En février 2002, lors de la conférence de clôture d’un forum sur la formation technique, l’ex-président du Groupe de travail ministériel sur la réforme du curriculum d’études, Paul Inchauspé, disait que « le réseau collégial dispose […] de professeurs d’enseignement technique qui ont un niveau de formation élevé, dont la tâche essentielle est celle de l’enseignement et qui maintiennent des rapports constants avec les secteurs de l’emploi pour lesquels ils forment leurs étudiants. On aurait donc avantage à rechercher l’expertise et le jugement de tels types de professeurs dès les premiers stades de l’élaboration des programmes ».

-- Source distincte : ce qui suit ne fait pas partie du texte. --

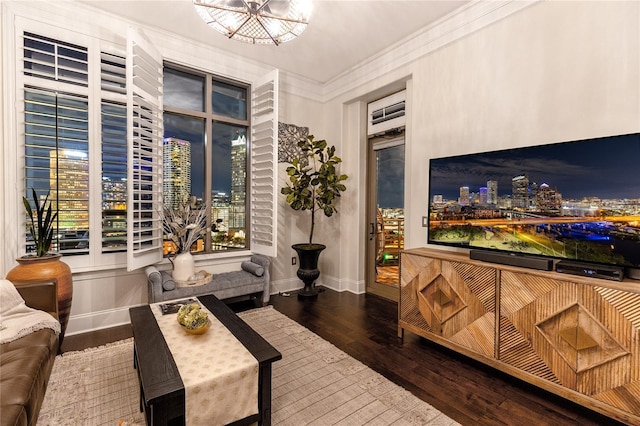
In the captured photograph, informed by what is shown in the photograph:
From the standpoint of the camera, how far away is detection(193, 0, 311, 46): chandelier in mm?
2330

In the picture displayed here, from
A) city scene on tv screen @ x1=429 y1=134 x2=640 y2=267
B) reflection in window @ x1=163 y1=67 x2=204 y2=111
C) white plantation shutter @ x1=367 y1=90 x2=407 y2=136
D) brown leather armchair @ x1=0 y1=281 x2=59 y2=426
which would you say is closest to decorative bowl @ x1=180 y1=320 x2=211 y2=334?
brown leather armchair @ x1=0 y1=281 x2=59 y2=426

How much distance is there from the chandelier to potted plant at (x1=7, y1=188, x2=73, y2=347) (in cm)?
219

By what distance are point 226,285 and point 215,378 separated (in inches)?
81.4

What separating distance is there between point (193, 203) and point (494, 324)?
3.43 m

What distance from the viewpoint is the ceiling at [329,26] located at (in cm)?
299

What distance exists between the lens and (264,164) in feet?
13.5

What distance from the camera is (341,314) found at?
3617mm

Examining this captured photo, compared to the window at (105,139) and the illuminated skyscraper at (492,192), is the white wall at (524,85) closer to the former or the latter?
the illuminated skyscraper at (492,192)

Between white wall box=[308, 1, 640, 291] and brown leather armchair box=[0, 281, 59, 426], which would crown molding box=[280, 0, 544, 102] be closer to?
white wall box=[308, 1, 640, 291]

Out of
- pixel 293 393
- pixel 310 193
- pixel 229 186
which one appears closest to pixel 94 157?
pixel 229 186

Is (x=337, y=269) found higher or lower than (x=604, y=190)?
lower

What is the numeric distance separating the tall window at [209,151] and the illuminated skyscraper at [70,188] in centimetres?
84

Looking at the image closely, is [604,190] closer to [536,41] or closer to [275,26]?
[536,41]

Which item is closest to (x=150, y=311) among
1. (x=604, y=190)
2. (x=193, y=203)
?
(x=193, y=203)
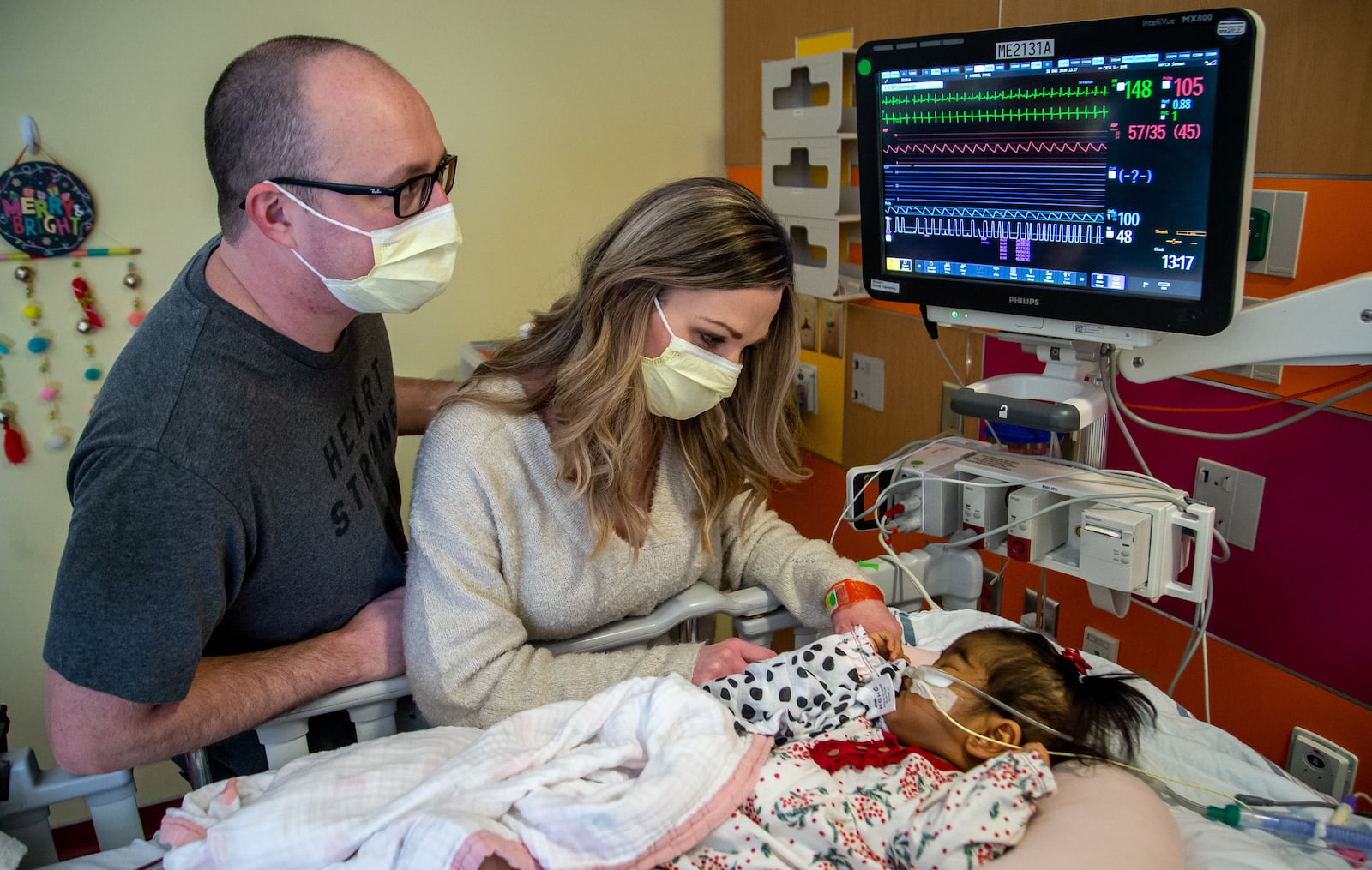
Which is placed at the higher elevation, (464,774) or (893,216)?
(893,216)

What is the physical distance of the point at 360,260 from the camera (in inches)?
58.6

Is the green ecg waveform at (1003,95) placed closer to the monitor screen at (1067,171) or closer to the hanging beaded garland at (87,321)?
the monitor screen at (1067,171)

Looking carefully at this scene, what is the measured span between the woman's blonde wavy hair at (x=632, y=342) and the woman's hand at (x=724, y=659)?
0.78 feet

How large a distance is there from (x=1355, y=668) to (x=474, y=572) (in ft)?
4.97

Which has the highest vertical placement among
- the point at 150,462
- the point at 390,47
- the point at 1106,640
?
the point at 390,47

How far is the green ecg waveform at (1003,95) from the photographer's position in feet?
4.73

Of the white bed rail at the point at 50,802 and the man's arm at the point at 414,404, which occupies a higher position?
the man's arm at the point at 414,404

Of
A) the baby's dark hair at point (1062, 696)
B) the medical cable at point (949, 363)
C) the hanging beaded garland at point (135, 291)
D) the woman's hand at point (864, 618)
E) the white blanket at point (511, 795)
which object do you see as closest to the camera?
the white blanket at point (511, 795)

Un avis du Conseil supérieur de l’éducation recommandait également que le personnel enseignant soit « en mesure de contribuer à l’actualisation des programmes, tant sous l’angle de leur adéquation par rapport à la réalité contemporaine que dans une perspective à plus long terme ».

Par ailleurs, « le personnel enseignant est souvent en relation avec le monde du travail, non seulement en raison des stages, mais aussi parce que les élèves exigent des travaux plus appliqués. C’est là un autre lien avec le marché du travail qui rend les acteurs des collèges aptes à intervenir dans l’élaboration et l’actualisation ministérielles des programmes3 ».


1 Les trois programmes touchés sont Techniques de comptabilité et de gestion (410.B0), Gestion de commerces (410.D0) et Techniques de bureautique (412.A0).
2 Line Camerlain est première vice-présidente de la CSQ et représentante au Comité national des programmes d’études professionnelles et techniques (CNPEPT).
3 QUÉBEC. CONSEIL SUPÉRIEUR DE L’ÉDUCATION (2004). Regard sur les programmes de formation technique et la sanction des études : poursuivre le renouveau au collégial, Avis au ministre de l’Éducation, [En ligne] (mars), 141 p. [cse.gouv.qc.ca/wp-content/uploads/2020/01/50-0445-AV-regard-programmes-formation-technique-sanction-etudes.pdf].